The cancel_reason indicates the cancellation reason if the the status is partial_fill_and_cancel or canceled. It's also used for the order history if the event_type is canceled. The cancel_reason field will be not be included in other cases:

  • cancel_order: Canceled explicitly by request.
  • cancel_for_modify: Canceled as part of cancel+add style modify.
  • mass_cancel: Canceled as part of a mass cancel request.
  • cancel_on_disconnect: Canceled due to WebSocket connection disconnect.
  • size_not_available: This occurs in two scenarios:
    1. A fill-or-kill order was at a marketable price, but there was not enough liquidity to fill the entire order, so it was canceled.
    2. Any kind of market or market_limit order against an empty market.
  • off_market_price: An immediate-or-cancel or fill-or-kill limit order was not at a marketable price, so the entire size was canceled.
  • order_would_cross: The execution_type was post_only, but given the price and current market conditions, it would've crossed to the opposite site, so the order was canceled.
  • account_out_of_margin: The order was at a marketable price, but the client had insufficient margin to trade any of the size. Note: if some size was traded before exhausting the margin allowance, the client receives one of the partial_fill_ codes above.
  • self_trade: The order was canceled because it would've crossed with the client's own account.
  • order_expired: The execution_type was gte and has passed the expiration time.

Event Type

The event_type indicates the type of event a particular object is referring to. If the event_type is canceled, the cancel_reason will indicate the reason for the cancel:

  • new: Order was created.
  • fill: Order was filled at-least partially.
  • cancel: Any remaining size for the order is canceled.

The Header Object

The header object appears as the first element in an array for all WebSocket messages to the client:

msg_type

  • Generally, a response will have a msg_type with the suffix _response appended. For example, the response to a cancel_order request is called cancel_order_response.
  • If the request is malformed, a response with msg_type: request_error will be received instead.
  • For notifications, msg_type indicates the data feed the notification is related to.

id

  • This is the id of the associated request. Responses to the request will include the same id so that you can map WebSocket messages to the associated requests.
  • For a notification, id is a sequence number that uniquely identifies an item in the feed.

version

  • This indicates the version of the protocol being used by the endpoint.

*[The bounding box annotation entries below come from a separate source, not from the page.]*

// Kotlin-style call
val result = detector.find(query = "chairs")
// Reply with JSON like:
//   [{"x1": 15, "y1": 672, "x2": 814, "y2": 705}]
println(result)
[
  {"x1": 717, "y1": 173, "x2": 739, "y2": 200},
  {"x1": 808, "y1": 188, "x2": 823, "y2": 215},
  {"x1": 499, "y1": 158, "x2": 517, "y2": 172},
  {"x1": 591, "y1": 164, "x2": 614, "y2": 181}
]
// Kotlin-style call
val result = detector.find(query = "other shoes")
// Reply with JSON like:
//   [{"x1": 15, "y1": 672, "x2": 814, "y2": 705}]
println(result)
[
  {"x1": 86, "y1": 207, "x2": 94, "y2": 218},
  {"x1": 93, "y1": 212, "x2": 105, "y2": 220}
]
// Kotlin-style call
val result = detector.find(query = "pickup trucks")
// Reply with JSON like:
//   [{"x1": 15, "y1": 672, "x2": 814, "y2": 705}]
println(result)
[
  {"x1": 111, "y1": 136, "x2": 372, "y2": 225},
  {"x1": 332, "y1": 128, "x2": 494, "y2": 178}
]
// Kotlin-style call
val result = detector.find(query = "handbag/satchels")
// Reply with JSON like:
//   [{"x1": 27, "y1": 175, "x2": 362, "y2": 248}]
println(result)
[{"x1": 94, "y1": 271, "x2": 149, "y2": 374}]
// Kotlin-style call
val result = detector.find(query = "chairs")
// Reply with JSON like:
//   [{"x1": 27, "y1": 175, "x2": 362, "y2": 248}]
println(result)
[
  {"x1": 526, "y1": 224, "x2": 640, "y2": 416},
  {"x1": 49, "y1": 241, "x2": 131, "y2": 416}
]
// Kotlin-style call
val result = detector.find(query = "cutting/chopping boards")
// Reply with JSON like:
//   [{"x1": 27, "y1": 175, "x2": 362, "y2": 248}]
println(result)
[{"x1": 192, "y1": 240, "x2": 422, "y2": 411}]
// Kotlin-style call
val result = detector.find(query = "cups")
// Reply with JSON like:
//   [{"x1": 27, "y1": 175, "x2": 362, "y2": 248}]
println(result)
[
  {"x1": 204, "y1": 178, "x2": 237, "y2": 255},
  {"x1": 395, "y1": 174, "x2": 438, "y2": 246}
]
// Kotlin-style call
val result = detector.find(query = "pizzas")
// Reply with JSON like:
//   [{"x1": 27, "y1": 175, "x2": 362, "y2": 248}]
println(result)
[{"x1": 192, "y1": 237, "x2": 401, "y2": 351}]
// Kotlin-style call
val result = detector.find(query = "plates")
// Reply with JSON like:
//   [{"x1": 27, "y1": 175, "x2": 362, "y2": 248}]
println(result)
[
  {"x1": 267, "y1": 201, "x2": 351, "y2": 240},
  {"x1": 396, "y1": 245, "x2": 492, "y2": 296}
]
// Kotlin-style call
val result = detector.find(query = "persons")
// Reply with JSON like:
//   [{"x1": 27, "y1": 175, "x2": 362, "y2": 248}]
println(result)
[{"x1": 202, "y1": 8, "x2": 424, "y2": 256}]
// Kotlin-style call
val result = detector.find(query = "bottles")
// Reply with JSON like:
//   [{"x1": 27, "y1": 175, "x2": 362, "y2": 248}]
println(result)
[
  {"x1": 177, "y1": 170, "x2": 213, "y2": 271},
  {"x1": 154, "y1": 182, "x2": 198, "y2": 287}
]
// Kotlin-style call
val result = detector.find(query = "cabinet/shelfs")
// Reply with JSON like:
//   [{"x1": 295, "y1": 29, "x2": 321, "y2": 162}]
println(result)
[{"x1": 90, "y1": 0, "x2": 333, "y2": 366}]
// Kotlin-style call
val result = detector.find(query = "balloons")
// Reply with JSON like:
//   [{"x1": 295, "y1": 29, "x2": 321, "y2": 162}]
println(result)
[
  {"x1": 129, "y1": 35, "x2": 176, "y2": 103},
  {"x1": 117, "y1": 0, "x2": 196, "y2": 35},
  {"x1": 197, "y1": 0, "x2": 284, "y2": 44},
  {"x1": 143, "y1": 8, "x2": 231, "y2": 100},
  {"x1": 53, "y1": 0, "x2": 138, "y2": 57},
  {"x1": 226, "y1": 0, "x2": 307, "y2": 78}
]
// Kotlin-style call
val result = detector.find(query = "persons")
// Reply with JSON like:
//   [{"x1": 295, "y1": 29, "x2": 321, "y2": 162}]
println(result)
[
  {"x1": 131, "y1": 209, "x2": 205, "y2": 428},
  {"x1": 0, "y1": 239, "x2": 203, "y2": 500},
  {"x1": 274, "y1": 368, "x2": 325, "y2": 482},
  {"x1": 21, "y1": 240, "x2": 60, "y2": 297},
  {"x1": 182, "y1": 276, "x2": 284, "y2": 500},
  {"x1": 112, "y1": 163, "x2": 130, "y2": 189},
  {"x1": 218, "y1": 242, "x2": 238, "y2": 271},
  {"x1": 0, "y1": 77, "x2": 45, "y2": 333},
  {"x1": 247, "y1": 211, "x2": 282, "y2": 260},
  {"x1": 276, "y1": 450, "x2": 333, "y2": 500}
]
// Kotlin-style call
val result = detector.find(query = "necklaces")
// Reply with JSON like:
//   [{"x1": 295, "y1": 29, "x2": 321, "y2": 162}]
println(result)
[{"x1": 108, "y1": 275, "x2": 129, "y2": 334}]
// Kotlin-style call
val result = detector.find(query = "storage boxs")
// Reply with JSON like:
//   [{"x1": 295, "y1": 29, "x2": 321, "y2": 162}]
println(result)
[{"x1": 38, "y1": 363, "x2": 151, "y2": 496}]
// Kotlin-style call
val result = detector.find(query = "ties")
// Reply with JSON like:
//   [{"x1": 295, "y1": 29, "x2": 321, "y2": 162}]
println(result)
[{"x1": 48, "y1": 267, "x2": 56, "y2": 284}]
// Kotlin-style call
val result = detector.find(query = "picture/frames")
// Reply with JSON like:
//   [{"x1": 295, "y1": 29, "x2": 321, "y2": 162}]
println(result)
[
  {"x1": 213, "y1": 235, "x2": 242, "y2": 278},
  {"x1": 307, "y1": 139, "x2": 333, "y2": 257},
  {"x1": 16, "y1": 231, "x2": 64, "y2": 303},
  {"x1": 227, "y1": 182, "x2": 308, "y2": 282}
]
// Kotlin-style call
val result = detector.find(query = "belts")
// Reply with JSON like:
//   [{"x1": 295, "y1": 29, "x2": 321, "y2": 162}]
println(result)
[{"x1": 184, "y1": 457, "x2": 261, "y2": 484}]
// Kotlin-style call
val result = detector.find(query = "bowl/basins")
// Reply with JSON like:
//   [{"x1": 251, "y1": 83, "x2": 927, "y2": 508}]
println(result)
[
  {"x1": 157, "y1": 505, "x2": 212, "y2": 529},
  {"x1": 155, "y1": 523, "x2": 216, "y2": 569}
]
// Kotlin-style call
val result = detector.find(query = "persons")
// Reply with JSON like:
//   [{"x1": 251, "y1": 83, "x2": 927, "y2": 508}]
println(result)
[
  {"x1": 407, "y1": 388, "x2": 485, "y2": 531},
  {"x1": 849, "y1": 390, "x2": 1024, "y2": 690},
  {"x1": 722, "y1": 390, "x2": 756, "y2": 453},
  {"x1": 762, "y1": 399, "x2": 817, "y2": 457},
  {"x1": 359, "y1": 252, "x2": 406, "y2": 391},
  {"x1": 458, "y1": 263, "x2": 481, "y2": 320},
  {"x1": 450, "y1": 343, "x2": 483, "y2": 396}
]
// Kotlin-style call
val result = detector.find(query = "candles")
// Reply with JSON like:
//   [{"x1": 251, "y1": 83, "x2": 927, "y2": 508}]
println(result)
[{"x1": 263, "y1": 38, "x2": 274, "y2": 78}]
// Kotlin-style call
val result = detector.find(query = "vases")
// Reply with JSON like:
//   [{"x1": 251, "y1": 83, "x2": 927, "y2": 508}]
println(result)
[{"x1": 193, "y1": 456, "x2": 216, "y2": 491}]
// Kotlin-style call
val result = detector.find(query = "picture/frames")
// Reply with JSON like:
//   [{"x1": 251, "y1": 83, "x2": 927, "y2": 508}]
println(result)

Generic WebSocket Error Response

Response with msg_type: request_error.

Most requests have a single response type, named using the pattern <request_name>_response, e.g., cancel_order has a response type of cancel_order_response. In cases where the response schema does not make sense because the request fails, or for WebSocket clients, if the msg_type cannot be parsed correctly, a common "request error" is delivered. This response includes an ID in the header that matches the originating request.

Response Fields

All rejection message types contain the following field:

  • description: A human-readable description of the error, often detailing the issue with the matching engine or the specific protocol misuse.

Nonce

The nonce is used along with other order parameters to create a unique order hash for validation by contracts.

Requirements

  1. Epoch Timestamp: The first 32 bits of the nonce must be an epoch timestamp within the last 15 seconds.
  2. Unique Value: The entire 64-bit nonce must be unique.

Example Implementation

Here is example code in Python to generate a nonce:

class NonceGenerator:
    counter = 0 
    
    def __init__(self):
        self.counter = 0 
    
    def generate_nonce(self):
        import time
        epoch_seconds = int(time.time())
        nonce = (epoch_seconds << 32) + self.counter
        self.counter += 1 
        if self.counter == (1 << 32):
            self.counter = 0
        return nonce

# Example Usage
generator = NonceGenerator()
unique_nonce = generator.generate_nonce()
print(unique_nonce)

In this example, we use a counter for the last 32 bits, but a random number can also be used provided the full 64-bit nonce is unique.